CAMDEN, Maine — For ski resorts, the color black generally refers to the most difficult trails. But at the Camden Snow Bowl this year, the word “black” refers to how the area did financially, and it’s a subject that the Select Board was happy to hear about at Tuesday night’s regular meeting.
“We have more season pass holders than we have had in measurable history,” said Jeff Kuller, the general manager of the town-owned ski resort and the director of town parks and recreation. “I think people are happy with the product at the Snow Bowl.”
This year, the resort generated a profit of $77,427, only the second time in six years it posted positive numbers. All the snow certainly helped, Kuller said, but so did a number of activities intended to generate interest and skiers to the slopes of Ragged Mountain, including Knox County’s fourth-grade Learn-to-Ski program, the Friday Night Racing Program and nine race and contest days held at the mountain.

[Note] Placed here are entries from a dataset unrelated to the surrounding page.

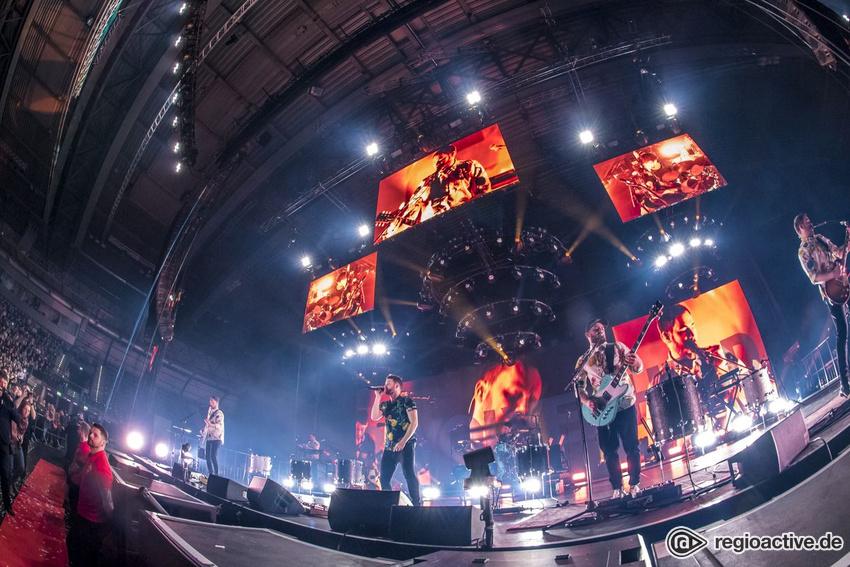 Arena mit Blick - Revolverheld live in Leipzig: Gute Unterhaltung mit kleinen Schwächen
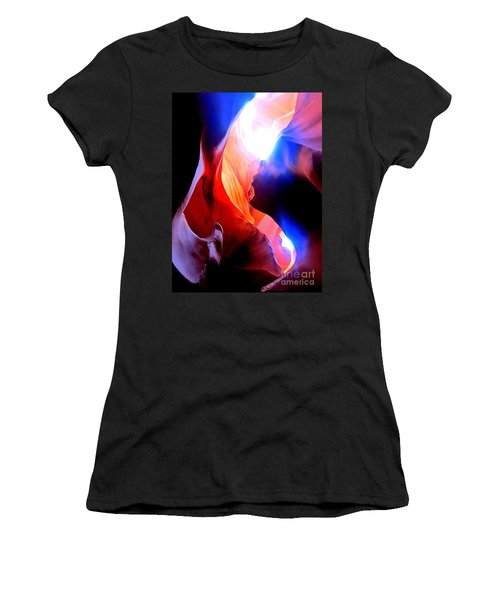 Antelope Canyon Fusion A Women's T-Shirt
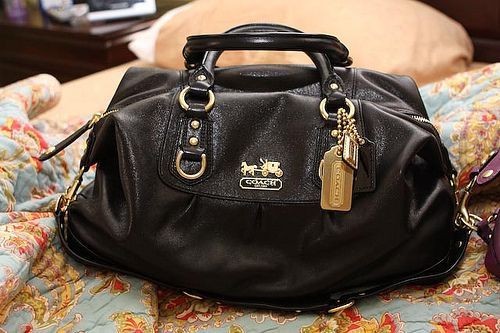 Handbags Coach Leather Hamptons Carryall Bag Purse Black F Authentic Guaranteed With Tissue Paper Box Available Arel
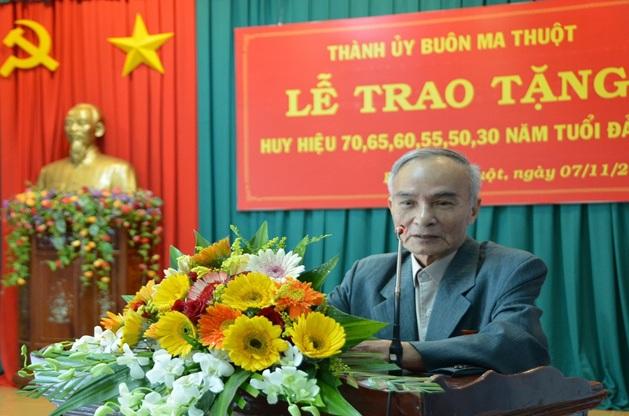 Đồng chí Nguyễn Mậu Dũng – Đảng viên nhận Huy hiệu 60 năm tuổi đảngphát biểu tại buổi lễ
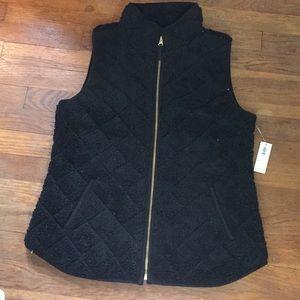 NWT Old Navy Black quilted fleece vest sz S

“It’s just a terrific success and we have good management to thank as well,” said board member Anita Brosius-Scott.
Kuller requested permission to put aside $45,000 into a so-called rainy-winter fund and to spend the rest on some special projects, including bumping up the number of people checking tickets. But not everyone thought that was the best use of the money.
“I’ve always felt that any extra money they have should go back into the General Fund,” said Select Board member John French.
Ultimately, the board voted 4-1 to allow the Snow Bowl to spend a portion of the money and save the rest, with French dissenting.
In other news, after a fairly lengthy debate on free speech, the board decided to give the go-ahead to a request from Camden Hills Regional High School’s Amnesty International club to use the Village Green on June 7 to educate about Tibet.
Town attorney William Kelley warned against possible consequences of that.
“Once you open up public space to speech and political expressions, you open up space to anyone and everyone who wants to use it as a public forum,” he said.
“Why wouldn’t we permit freedom of speech in a public space?” asked Brosius-Scott.
Some people prefer to sit in peace, said French.
But Police Chief Phil Roberts said that if the board denied the club’s request and they did it anyway, his hands would be tied.
“What can I do about it?” he asked. “I don’t think they’ve done anything illegal.”
Ultimately, the board voted 4-1 to allow the group the use of the Village Green. French was the no vote.